Olhos famintos
Enquanto Ana aguardava o ônibus numa estação rodoviária de uma importante cidade, algo insólito lhe aconteceu. Já tardava para seu ônibus chegar, mas como isso não causava nenhuma estranheza em ninguém ela chegou acreditar que era assim mesmo. “Coisa de cidade grande”. Se fosse lá em sua pequena cidade no interior de Goiás, certamente já ouviria o esbravejar de alguém, reclamando, querendo saber por que o ônibus não chegara, mas ali naquele centro do comércio, da cultura, centro do país parecia que ninguém tinha voz. Eram todos mudos, silenciosos demais, solitários demais em meio a tantas vozes e pernas apressadas.

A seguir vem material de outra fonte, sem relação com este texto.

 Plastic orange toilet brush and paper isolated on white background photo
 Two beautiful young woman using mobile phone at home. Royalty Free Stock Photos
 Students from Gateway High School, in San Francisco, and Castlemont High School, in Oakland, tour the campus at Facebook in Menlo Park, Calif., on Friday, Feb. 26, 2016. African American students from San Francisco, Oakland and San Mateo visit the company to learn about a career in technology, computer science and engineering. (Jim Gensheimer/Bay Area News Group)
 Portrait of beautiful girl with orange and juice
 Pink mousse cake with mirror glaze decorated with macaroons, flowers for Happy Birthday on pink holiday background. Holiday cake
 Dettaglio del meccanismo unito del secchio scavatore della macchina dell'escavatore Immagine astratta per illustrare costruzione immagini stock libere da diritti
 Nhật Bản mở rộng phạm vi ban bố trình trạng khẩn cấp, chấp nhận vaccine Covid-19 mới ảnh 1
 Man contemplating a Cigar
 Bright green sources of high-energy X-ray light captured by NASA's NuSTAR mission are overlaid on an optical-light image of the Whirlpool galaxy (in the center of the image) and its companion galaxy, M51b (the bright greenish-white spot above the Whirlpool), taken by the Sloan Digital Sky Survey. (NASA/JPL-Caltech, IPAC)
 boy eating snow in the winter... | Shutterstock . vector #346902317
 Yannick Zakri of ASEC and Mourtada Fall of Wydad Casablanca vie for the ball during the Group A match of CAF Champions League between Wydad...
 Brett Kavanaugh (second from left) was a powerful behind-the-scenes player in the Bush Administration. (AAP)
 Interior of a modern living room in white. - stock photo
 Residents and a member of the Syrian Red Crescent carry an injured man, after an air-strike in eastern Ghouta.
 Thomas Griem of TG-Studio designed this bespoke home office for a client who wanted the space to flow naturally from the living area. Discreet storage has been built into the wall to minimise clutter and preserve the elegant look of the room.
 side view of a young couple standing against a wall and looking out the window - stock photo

“Ora, aguardemos mais um pouco” – ela pensou enquanto abria um pacote de biscoito. Se era fome ou não pouco importava, importante seria, naquele instante, disfarçar sua ansiedade. Disfarçar para quem? Não se sabe, Ana queria se embebedar em algo que lhe roubasse atenção, ânimo a fim de não ver o tempo passar.
Quando ia se apropriar do biscoito desses de polvilho, ouviu uma voz pueril falar-lhe calmamente. Olhou. Eram dois olhos famintos pedindo-lhe um biscoito. Ana não hesitou, deu-lhe o biscoito, mas o gesto não se comparava apenas a uma bondosa dona do interior. Na verdade, sentira receio, medo, intolerância, algo estranho.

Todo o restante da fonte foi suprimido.